I am trying to write a good one-liner for removing all restrictions on printing for Mac OS X 10.5. I had thought that
sed would be perfect for this, but I can’t arrive at a simple syntax for appending new lines that works well when pasted into a terminal window. Here’s what I ended up with:
perl -p -0 -i '.bak' -e 's/(Policy default).*(Policy)/$1>\n<Limit All>\nOrder deny,allow\nAllow from all\n<\/Limit>\n<$2/s' /private/etc/cups/cupsd.conf
Rather brutal, it just guts the default policy and replaces it with the following:
Allow from all
Greg Neagle has a useful article about printing in the enterprise. Apple suggests adding the network group to the local lpadmin group, but points out that mobile users would need to be added individually. In my case most accounts are mobile accounts and we trust everyone to manage print queues on a Mac, so removing all restrictions is acceptable.
It would be nice to do a pure-Python implementation of Radmind‘s fsdiff output for watchedinstall, which consists of several white-space separated fields describing the filename’s attributes and an optional checksum for the file.
These are notes on how Radmind generates checksums for files on Mac OS X.
The fsdiff format is documented, however for files with Mac Finder info or a resource fork the checksum is for an AppleSingle-encoded representation of the file, which means a Python implementation needs to produce an equivalent AppleSingle-encoded byte stream for the file. Bummer.

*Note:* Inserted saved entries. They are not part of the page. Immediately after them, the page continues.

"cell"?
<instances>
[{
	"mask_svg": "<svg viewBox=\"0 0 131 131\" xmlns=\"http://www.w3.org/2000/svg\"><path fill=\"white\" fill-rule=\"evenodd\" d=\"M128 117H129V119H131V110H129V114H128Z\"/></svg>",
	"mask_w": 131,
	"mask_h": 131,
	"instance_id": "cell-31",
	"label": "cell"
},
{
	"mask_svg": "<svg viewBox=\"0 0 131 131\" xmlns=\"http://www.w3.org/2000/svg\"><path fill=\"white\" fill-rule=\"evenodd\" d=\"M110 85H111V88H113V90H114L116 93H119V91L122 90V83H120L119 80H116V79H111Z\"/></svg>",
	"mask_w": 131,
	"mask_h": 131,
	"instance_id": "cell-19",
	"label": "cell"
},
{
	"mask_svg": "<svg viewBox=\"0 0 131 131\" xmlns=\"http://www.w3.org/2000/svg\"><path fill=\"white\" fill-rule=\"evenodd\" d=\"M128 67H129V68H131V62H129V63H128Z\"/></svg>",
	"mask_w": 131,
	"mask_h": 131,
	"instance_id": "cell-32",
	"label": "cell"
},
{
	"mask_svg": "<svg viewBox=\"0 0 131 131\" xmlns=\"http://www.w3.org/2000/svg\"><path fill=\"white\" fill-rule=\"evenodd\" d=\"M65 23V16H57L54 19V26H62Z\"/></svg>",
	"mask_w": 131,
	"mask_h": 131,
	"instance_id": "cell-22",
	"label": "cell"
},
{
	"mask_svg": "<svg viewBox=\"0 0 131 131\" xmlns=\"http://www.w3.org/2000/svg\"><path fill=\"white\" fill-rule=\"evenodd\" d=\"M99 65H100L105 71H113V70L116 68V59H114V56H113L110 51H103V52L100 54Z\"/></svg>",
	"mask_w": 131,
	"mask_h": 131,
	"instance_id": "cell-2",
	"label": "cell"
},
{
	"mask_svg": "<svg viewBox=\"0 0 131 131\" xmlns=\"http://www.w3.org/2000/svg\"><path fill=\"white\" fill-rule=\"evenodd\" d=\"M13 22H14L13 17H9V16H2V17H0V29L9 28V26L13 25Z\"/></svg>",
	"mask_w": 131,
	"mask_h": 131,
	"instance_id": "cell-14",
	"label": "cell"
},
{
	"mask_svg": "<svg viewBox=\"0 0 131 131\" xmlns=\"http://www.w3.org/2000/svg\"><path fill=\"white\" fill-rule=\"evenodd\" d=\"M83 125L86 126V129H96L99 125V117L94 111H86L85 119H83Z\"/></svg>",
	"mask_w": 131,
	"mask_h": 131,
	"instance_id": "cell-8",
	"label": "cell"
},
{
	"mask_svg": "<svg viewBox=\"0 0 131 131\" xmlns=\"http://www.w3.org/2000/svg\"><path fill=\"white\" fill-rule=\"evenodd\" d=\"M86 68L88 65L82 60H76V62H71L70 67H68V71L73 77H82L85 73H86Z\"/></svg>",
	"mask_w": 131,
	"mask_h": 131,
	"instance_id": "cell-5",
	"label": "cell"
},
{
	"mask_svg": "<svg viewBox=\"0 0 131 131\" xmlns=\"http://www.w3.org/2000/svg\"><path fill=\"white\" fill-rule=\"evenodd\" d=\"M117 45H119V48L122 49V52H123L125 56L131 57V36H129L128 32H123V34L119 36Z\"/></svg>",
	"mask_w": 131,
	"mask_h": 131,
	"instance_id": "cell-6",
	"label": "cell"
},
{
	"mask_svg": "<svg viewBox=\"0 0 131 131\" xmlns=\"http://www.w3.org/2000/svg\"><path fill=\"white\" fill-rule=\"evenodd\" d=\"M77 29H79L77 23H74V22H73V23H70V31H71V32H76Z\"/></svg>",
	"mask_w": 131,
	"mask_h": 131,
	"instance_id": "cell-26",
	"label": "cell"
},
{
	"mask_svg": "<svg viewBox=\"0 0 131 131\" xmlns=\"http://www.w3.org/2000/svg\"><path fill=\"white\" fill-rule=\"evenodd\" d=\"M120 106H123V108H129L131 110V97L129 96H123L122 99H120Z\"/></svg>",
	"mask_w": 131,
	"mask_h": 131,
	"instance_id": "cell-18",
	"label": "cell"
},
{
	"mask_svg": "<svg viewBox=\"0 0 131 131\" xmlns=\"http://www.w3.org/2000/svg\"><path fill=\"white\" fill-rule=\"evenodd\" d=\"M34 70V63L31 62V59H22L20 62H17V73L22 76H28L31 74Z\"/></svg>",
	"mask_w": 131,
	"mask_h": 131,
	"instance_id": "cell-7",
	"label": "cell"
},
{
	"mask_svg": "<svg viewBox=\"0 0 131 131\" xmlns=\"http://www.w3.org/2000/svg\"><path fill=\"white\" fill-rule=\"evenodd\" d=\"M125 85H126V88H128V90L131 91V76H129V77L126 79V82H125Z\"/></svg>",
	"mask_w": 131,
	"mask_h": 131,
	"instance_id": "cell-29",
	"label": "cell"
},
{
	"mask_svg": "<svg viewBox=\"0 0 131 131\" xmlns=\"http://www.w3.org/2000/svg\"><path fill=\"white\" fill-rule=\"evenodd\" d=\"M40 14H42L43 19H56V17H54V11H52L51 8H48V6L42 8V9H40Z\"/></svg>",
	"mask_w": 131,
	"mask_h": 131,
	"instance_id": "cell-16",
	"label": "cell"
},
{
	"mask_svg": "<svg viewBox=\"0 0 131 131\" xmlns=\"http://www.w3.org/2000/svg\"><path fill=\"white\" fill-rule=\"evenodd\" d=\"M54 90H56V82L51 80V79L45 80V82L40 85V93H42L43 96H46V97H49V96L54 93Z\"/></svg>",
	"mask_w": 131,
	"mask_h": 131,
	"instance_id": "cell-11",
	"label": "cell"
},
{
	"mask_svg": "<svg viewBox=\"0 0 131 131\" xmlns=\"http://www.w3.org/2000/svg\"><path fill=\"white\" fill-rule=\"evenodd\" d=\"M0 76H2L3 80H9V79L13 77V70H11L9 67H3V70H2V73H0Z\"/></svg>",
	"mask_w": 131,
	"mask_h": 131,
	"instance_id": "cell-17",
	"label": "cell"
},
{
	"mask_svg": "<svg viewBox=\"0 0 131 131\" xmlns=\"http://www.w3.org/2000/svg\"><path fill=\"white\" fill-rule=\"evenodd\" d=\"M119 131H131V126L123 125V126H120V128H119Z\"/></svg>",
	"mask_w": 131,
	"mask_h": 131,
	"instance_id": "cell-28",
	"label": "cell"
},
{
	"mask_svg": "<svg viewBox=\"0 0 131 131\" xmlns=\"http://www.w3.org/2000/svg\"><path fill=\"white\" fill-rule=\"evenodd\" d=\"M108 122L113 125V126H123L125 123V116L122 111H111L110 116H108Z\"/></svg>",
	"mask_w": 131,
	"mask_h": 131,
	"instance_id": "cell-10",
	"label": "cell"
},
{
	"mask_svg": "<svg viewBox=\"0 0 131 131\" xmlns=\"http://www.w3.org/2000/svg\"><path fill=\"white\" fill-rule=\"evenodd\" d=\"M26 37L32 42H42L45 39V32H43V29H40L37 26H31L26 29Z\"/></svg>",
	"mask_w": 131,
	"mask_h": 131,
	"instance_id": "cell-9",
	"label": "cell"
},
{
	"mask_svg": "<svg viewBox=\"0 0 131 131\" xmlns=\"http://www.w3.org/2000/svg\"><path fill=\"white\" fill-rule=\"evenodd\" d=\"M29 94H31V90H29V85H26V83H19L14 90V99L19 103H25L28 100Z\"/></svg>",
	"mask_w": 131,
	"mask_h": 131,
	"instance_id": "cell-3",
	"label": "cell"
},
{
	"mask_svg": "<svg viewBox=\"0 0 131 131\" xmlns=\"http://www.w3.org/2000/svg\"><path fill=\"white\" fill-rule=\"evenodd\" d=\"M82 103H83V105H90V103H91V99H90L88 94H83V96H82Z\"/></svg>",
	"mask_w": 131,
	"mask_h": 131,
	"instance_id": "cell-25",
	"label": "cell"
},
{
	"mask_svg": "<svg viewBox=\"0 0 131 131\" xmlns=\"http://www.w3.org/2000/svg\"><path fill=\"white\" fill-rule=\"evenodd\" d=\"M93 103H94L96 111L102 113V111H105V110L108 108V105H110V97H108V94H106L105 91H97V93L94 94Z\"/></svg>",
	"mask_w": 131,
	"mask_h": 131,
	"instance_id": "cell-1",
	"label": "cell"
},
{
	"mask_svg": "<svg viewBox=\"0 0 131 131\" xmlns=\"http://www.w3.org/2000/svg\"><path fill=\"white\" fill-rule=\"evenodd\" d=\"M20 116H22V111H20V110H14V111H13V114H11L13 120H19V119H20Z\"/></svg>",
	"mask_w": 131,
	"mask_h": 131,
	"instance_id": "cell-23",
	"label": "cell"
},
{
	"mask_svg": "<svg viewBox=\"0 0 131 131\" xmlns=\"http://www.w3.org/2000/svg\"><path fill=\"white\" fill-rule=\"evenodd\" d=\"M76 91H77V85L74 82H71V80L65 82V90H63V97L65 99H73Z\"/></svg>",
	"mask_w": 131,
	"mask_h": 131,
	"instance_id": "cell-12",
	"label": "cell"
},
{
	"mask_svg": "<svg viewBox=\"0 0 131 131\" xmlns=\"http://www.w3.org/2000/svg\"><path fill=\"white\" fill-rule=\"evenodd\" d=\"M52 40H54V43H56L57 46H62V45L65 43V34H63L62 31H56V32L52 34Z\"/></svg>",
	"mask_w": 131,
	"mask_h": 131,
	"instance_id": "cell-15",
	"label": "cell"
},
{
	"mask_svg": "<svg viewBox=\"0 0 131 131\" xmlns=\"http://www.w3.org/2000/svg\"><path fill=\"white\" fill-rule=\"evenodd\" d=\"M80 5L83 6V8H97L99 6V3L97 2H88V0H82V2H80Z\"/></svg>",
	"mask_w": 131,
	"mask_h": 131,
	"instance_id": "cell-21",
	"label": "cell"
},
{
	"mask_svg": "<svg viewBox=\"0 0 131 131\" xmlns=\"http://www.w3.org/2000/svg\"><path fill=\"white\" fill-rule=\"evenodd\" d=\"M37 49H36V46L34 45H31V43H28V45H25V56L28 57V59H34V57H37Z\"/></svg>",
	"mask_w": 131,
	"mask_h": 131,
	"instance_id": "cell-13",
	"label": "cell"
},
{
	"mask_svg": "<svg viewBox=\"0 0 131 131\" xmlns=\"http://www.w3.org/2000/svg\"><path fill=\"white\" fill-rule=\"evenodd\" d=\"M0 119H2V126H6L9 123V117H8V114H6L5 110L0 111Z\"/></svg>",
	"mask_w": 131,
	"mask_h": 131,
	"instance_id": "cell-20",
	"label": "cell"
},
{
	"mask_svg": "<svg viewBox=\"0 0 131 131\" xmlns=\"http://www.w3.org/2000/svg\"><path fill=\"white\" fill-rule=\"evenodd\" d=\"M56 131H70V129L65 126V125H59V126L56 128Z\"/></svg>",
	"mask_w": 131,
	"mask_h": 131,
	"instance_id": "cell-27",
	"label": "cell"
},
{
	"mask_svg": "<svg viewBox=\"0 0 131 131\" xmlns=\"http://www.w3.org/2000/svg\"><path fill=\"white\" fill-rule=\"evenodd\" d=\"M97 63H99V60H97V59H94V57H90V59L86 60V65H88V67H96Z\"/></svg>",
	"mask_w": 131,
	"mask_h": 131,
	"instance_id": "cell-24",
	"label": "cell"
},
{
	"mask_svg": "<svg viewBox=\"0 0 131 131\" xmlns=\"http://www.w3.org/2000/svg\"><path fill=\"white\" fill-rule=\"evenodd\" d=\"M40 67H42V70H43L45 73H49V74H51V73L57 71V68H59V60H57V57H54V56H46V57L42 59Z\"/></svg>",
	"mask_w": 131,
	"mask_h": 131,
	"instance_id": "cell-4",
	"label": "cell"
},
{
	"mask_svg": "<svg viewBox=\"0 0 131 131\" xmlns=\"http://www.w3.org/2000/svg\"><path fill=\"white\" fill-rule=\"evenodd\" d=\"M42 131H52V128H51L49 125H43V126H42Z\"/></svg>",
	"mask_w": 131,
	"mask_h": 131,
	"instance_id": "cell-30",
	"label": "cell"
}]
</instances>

Python 2.6 on Mac OS X includes a (deprecated) applesingle module that can read the format but cannot write it (and the module has been removed for Python 3). Therefore a pure Python implementation of Radmind’s checksum has to implement a compatible AppleSingle encoding routine too.
Radmind’s fsdiff command is written in C, which I can just about get the gist of, but I am missing something because my attempts at emulating Radmind’s checksums are wrong.
The meat of Radmind’s checksum is the
do_acksum() function in
cksum.c. The algorithm appears to be as follows:
- Initialize a digest using the default cipher (MD5 I think).
- Add the AppleSingle header, consisting of a magic number and version number and some padding.
- Add the AppleSingle entry table, which has 3 entries for the Finder info, the resource fork info and the data fork info (in that order). Each entry is 12 bytes – an unsigned long for the entry type, an unsigned long for an offset into the file where the data will start and an unsigned long for the data length.
- Add the Finder info data.
- Add the resource for data.
- Add the data fork data.
- Return a base64 encoded version of the final digest.
Because the entry table in the AppleSingle header specifies data offsets and lengths you need to know the size of the Finder info data (always 32 bytes) and the size of the resource fork and the size of the data fork before you pass that data to the digest function.
So a working Python implementation needs to know the size of the resource fork and data fork before feeding that same data to the digest. It seems to me that this requirement might imply huge memory allocations while slurping file data – my wrong attempt tried counting bytes and later feeding the same data to the digest in manageable chunks.
Advice much appreciated. The workaround is to leave it to fsdiff to generate the checksum and parse the value from the output.
P.S. I still intend running A/UX 3.0.1 on my Centris 660av one day.
Update: using my eyes and brains and the
fsdiff -V command I was able to read the fsdiff man page and deduce the preferred checksum cipher is actually sha1. My code is still wrong.